INSTRUÇÕES:
No editorial sobre a dívida do IASM, qual é o valor do saldo devedor atualizado do município com o instituto?

TEXTO SELECIONADO:
---*---

Editorial 05/11/25
Confira a opinião de hoje do Jornal da Cidade
Dívida do IASM está em R$ 35 milhões e continua crescendo
A Secretaria Municipal de Gestão Financeira respondeu ao requerimento nº 3188/2025, do vereador Marcos Sansão (PL), e lança luz sobre a situação da dívida do município com o Instituto de Assistência dos Servidores Municipais (IASM), que vinha sendo pouco debatida, talvez obscurecida por outros problemas considerados maiores enfrentados pela Administração Municipal.
O saldo devedor atualizado, referente a contribuições patronais não repassadas e parcelas suspensas de um Termo de Confissão de Dívida, é de aproximadamente R$ 35.910.937,80.
O ponto crucial é que os pagamentos das contribuições patronais estão suspensos devido a restrições financeiras do município. E a data de retomada destes pagamentos é incerta, o que significa que a dívida continuará a crescer.

---*---

REGISTROS EXIBIDOS:
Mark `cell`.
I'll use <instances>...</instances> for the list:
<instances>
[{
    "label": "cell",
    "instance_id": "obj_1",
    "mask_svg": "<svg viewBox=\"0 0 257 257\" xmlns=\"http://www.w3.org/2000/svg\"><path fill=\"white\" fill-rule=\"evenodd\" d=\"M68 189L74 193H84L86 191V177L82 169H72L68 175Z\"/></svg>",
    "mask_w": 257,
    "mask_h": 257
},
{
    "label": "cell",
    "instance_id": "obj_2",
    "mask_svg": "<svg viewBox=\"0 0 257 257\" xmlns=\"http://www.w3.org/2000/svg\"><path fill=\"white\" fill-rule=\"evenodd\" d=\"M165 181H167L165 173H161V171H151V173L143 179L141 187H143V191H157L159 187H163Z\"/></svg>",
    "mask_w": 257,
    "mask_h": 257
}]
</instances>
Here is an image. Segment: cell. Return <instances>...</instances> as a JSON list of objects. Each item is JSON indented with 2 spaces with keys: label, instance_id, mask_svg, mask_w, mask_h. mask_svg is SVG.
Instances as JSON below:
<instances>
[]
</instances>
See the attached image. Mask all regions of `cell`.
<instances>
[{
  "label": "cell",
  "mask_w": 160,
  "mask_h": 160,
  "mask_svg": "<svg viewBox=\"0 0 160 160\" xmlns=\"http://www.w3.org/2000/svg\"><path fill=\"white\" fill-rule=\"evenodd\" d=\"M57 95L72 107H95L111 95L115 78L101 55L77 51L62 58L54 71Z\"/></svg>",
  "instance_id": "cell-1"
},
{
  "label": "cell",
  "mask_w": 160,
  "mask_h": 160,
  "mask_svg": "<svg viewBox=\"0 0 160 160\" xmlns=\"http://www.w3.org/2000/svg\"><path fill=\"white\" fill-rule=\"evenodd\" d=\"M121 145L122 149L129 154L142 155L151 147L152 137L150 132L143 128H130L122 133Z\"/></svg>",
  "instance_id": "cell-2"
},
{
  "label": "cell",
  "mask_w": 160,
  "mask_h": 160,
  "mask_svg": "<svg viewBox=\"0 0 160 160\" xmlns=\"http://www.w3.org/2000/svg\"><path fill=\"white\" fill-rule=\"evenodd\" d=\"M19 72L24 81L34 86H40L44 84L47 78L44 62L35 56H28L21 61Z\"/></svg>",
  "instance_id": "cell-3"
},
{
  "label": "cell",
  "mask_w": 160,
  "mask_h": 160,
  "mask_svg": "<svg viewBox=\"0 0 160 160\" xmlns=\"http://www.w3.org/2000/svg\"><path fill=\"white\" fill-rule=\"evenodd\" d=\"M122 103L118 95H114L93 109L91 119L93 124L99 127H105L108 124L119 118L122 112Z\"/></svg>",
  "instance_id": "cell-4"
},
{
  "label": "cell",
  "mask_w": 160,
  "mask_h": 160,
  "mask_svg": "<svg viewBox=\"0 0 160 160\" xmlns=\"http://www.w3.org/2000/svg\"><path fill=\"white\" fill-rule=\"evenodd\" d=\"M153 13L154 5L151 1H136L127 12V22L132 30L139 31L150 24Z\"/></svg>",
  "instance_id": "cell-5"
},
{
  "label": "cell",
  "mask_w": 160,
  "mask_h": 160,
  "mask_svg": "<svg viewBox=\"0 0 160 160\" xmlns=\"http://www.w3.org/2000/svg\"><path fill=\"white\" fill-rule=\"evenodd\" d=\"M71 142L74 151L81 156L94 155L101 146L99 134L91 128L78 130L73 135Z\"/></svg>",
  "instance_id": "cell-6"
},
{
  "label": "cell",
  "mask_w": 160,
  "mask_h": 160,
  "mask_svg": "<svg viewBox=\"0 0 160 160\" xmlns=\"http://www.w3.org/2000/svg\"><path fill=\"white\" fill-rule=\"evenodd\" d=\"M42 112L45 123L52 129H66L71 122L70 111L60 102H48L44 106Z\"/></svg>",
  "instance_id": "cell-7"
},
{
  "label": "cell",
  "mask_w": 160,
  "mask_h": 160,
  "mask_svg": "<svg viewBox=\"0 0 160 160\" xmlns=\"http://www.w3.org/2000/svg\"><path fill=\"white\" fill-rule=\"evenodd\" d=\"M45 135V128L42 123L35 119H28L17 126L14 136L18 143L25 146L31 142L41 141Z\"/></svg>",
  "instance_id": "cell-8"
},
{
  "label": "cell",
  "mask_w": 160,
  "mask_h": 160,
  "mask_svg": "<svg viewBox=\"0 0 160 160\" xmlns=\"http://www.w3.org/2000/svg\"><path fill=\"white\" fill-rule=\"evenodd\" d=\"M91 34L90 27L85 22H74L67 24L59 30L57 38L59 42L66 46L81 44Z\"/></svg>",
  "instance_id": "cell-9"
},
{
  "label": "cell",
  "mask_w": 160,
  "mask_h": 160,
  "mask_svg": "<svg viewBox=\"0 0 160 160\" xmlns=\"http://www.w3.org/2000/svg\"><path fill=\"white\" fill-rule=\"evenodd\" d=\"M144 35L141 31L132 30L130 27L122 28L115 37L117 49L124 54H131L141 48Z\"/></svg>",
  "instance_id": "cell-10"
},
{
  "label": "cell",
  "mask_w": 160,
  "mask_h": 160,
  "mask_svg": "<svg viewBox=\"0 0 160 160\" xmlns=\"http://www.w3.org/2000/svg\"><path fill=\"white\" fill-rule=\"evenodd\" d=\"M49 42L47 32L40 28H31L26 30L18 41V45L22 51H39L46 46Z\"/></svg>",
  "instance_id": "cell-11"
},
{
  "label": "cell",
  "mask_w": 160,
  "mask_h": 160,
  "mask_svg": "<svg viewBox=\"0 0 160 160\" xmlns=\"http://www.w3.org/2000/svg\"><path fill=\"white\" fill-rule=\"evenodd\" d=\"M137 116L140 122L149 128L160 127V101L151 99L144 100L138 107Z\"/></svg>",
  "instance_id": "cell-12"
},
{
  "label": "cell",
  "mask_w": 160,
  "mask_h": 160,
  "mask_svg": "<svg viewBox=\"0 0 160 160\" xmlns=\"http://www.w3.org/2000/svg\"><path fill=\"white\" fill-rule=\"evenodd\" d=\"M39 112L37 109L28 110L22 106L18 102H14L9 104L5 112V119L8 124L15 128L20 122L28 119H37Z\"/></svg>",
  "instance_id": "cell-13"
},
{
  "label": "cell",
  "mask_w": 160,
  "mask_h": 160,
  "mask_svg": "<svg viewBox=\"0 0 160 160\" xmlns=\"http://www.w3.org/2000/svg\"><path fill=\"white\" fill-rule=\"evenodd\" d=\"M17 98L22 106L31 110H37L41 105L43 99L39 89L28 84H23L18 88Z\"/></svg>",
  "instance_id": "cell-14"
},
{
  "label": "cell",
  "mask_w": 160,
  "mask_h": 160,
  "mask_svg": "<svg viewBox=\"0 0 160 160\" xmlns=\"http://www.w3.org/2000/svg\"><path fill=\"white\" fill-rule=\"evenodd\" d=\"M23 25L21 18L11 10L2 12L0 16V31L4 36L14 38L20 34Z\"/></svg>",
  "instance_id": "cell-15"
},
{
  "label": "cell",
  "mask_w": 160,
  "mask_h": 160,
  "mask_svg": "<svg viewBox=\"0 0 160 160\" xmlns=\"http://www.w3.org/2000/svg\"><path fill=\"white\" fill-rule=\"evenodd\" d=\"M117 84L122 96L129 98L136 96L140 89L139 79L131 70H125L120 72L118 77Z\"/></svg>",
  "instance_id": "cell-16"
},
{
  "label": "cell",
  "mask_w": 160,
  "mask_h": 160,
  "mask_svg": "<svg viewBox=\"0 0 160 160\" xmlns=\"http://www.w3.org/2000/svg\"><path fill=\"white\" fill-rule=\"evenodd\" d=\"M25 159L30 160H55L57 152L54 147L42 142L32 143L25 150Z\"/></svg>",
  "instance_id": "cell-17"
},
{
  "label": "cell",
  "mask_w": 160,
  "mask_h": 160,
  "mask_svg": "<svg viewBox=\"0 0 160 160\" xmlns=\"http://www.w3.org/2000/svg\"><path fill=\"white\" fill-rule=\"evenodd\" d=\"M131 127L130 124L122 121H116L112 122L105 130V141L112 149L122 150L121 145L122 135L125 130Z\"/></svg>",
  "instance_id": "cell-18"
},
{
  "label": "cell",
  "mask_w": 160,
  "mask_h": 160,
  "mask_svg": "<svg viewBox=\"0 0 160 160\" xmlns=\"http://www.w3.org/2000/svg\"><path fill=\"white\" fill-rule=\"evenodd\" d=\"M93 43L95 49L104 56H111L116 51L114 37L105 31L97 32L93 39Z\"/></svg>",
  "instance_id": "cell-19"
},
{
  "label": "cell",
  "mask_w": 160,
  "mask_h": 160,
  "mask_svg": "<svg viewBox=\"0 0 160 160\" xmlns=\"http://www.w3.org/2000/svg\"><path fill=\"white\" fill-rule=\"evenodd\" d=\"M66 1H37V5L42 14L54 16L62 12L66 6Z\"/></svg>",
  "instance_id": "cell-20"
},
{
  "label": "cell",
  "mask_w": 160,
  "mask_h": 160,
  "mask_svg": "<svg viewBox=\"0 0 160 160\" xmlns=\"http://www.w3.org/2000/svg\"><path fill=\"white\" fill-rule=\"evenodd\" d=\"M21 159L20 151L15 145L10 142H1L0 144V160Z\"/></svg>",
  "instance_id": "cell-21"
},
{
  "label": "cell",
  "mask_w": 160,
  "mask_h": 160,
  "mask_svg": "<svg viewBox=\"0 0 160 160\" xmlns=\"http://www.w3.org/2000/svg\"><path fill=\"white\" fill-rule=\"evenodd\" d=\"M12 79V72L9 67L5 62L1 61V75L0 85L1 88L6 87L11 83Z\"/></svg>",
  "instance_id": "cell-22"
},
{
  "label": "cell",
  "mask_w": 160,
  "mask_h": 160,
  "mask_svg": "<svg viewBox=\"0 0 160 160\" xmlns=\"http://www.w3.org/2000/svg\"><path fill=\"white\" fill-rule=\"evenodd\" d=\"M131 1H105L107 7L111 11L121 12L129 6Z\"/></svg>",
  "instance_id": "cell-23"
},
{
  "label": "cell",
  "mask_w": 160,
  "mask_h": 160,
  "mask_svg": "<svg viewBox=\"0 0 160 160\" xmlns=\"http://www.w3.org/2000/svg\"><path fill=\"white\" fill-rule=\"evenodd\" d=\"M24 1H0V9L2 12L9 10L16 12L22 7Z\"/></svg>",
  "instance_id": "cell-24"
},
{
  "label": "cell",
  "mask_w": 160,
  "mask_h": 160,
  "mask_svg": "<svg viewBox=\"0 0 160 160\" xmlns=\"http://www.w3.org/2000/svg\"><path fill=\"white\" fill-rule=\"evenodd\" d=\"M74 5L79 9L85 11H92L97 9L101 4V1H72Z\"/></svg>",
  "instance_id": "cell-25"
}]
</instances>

---*---

TAREFA CONCLUÍDA:
Aproximadamente R$ 35.910.937,80.